◆ **Passage shown**
_____

Insight

The next frontier in ESG: race, policing and diversity

General Policy

The current wave of activism around race, racial awareness and diversity is certain to impact on ESG – particularly as the ‘S’ aspect gains in prominence due to covid-19. The social components of ESG policies and strategies have in the past largely focused on attention to human rights and labour conditions, but the list of what is included is expanding. While diversity of gender, sexual orientation and ethnicity have been growing in focus in both the public and private sector, recent events have reframed the last of these with fresh intensity.

This is an area where companies inevitably fear being caught on the wrong side of vocal protests both with customers and employees – think Uber on the immigration ban, or Pepsi’s attempts to side with Black Lives Matter in a way that ultimately provoked accusations of trivialisation. This time around, many corporates have moved fast and relatively decisively. Amazon, Zoom, JPMorgan and countless others have spoken out in condemnation of recent events and solidarity with the Black Lives Matter movement. Still, others like Ben and Jerry’s are issuing statements about board composition and their workforce profile. Public sector institutions like the UK BBC have issued new diversity benchmarks for their programming.

_____

◆ **Excerpted data**

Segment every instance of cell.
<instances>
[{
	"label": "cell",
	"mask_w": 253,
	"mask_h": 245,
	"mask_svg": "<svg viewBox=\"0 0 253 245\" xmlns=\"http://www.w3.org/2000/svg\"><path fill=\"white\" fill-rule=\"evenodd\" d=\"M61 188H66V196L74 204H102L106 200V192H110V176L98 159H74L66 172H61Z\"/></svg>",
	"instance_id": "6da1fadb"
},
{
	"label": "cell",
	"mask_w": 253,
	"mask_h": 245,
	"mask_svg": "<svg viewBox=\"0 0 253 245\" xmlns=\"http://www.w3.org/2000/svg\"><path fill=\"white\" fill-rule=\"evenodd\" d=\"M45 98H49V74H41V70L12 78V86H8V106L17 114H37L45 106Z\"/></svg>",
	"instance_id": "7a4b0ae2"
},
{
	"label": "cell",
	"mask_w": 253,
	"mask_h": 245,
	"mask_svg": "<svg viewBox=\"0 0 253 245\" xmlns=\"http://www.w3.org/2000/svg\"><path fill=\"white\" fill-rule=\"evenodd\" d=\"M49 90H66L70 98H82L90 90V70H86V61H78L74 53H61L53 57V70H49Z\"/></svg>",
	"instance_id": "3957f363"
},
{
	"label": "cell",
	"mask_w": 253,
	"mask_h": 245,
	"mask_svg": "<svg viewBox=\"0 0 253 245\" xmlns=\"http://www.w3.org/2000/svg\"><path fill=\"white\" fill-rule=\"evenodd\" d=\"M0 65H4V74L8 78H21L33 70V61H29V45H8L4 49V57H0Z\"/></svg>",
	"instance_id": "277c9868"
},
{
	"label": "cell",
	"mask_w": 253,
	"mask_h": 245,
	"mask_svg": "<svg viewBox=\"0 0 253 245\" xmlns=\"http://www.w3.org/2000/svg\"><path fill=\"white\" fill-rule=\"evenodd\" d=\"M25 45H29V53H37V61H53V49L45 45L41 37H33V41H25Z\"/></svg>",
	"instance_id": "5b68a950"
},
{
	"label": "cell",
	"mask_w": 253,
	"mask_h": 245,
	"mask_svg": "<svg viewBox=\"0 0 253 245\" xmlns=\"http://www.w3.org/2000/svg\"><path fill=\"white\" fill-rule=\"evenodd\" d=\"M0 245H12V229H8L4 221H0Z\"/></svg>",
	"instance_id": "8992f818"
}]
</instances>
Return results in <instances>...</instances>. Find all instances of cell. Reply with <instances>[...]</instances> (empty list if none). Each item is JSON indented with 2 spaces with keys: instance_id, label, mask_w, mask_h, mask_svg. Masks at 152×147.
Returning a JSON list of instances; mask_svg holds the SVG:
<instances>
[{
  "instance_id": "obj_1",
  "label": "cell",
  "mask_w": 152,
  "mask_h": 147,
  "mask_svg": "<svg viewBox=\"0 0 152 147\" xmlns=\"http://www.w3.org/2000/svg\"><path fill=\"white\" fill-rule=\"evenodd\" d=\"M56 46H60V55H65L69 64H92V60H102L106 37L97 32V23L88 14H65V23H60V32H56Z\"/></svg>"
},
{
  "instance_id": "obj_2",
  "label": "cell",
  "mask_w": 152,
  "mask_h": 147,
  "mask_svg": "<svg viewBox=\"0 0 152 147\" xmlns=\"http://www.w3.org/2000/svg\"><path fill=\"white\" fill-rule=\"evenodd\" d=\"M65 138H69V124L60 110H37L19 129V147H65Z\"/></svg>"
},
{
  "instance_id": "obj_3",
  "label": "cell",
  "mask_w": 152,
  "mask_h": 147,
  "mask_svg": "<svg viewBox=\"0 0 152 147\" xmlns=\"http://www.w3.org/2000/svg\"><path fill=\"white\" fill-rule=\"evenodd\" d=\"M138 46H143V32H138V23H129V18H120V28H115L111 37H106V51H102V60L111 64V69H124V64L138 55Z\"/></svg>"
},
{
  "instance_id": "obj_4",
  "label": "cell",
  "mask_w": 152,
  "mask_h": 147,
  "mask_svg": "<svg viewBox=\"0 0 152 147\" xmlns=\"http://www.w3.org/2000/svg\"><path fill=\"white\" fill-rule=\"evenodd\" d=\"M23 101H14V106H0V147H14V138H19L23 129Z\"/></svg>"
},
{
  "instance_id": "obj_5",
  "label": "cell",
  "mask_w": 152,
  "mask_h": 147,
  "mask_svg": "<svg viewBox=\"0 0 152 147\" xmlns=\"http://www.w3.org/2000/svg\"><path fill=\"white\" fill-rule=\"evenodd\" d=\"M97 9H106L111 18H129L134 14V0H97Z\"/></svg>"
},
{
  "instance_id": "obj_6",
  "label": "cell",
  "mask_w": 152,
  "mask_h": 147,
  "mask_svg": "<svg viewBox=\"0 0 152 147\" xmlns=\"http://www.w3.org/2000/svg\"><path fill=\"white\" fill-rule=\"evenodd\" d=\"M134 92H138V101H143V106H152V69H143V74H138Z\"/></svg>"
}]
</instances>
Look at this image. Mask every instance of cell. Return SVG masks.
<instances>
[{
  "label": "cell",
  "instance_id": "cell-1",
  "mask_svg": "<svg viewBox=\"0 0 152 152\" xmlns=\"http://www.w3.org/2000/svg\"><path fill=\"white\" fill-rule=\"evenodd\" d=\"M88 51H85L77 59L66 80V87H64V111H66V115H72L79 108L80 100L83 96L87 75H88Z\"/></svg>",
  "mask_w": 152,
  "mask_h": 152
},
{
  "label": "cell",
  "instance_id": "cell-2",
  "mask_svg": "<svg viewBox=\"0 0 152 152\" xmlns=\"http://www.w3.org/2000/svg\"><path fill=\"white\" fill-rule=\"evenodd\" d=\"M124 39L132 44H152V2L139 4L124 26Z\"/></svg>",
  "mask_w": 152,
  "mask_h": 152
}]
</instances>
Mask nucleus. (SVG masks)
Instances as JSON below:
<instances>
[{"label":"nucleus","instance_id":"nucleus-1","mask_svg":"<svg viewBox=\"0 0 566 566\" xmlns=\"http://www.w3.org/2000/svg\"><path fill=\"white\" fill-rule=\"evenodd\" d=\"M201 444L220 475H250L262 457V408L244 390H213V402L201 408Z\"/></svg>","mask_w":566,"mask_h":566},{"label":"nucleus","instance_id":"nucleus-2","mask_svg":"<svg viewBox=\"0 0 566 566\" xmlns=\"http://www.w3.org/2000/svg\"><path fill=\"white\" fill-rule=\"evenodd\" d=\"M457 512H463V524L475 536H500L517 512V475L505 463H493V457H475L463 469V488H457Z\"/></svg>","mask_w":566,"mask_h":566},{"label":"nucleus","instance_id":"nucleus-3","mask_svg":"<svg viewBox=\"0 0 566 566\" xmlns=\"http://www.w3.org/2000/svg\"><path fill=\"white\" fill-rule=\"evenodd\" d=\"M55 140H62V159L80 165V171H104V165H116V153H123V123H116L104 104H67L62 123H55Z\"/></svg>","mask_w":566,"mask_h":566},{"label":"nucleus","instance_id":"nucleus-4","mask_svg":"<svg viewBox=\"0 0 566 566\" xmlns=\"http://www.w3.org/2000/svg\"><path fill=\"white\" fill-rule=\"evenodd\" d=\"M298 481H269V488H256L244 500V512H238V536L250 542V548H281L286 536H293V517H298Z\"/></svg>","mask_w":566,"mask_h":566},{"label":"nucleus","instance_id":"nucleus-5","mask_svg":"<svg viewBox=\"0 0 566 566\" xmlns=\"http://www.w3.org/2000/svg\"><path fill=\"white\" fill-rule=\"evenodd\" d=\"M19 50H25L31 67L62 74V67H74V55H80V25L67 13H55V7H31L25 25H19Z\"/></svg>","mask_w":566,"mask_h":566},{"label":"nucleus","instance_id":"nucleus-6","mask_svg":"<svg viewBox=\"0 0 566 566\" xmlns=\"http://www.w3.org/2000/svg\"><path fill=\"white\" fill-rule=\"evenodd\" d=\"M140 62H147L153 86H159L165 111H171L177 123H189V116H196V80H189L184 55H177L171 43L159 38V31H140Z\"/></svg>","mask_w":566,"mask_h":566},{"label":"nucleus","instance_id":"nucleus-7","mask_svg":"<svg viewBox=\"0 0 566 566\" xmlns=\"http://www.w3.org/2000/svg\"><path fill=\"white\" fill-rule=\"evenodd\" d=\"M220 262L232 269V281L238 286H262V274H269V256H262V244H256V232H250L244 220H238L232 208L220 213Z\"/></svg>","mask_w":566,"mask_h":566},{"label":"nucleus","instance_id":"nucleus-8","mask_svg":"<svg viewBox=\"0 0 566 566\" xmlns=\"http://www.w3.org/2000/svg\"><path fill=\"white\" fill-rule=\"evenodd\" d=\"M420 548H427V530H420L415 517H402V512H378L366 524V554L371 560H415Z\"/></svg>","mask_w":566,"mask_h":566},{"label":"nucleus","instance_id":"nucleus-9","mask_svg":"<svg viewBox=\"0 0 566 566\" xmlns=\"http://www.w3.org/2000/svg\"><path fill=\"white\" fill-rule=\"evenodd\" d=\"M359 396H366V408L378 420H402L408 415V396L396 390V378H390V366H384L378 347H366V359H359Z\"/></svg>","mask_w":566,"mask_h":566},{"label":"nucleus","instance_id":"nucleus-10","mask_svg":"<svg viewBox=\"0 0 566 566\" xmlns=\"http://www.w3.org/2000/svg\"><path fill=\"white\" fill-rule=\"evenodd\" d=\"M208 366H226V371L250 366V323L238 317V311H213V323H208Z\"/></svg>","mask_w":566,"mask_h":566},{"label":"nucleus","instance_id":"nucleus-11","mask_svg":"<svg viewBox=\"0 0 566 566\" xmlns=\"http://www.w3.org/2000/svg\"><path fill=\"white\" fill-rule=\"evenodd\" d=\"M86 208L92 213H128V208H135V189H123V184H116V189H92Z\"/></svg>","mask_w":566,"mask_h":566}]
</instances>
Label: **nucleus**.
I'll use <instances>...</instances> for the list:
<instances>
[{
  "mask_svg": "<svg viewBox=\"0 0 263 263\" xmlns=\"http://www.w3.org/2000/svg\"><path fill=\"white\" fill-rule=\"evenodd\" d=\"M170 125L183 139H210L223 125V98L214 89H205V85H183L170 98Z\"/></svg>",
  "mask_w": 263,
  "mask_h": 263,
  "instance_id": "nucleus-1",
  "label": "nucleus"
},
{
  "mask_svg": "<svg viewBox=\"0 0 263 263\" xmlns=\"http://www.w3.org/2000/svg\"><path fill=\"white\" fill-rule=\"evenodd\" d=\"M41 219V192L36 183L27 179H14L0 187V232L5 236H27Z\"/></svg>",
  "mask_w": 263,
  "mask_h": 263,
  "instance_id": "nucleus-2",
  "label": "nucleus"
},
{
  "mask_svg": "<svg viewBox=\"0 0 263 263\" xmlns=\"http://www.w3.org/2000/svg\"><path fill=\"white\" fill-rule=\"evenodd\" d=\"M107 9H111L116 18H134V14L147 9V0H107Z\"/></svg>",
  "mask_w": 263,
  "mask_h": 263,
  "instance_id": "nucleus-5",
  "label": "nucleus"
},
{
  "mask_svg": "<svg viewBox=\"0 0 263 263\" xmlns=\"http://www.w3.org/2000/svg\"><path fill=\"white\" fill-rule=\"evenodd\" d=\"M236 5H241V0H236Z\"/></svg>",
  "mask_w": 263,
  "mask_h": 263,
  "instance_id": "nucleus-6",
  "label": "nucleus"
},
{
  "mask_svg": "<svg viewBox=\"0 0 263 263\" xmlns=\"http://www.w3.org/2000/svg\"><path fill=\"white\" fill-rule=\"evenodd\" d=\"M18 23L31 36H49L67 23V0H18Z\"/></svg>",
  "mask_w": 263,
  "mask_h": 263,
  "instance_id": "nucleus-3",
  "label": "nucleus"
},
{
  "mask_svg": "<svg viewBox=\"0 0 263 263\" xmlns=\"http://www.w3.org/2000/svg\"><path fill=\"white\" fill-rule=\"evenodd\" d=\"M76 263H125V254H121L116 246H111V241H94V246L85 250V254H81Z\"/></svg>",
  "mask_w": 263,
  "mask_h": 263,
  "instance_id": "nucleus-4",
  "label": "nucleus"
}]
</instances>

_____

◆ **Tasks to carry out**
1) From the ESG article above, quote the text between "The current wave" and "with fresh intensity.", inclusive.
2) Answer these questions using the ESG article.
(a) What have the social components of ESG policies and strategies mainly focused on in the past?
(b) Which public sector institution has issued new diversity benchmarks for its programming?
(c) Which company's attempt to side with Black Lives Matter led to accusations of trivialization?

◆ **Task-by-task results**
1)
The current wave of activism around race, racial awareness and diversity is certain to impact on ESG – particularly as the ‘S’ aspect gains in prominence due to covid-19. The social components of ESG policies and strategies have in the past largely focused on attention to human rights and labour conditions, but the list of what is included is expanding. While diversity of gender, sexual orientation and ethnicity have been growing in focus in both the public and private sector, recent events have reframed the last of these with fresh intensity.

2)
(a) Human rights and labor conditions.
(b) The UK BBC.
(c) Pepsi.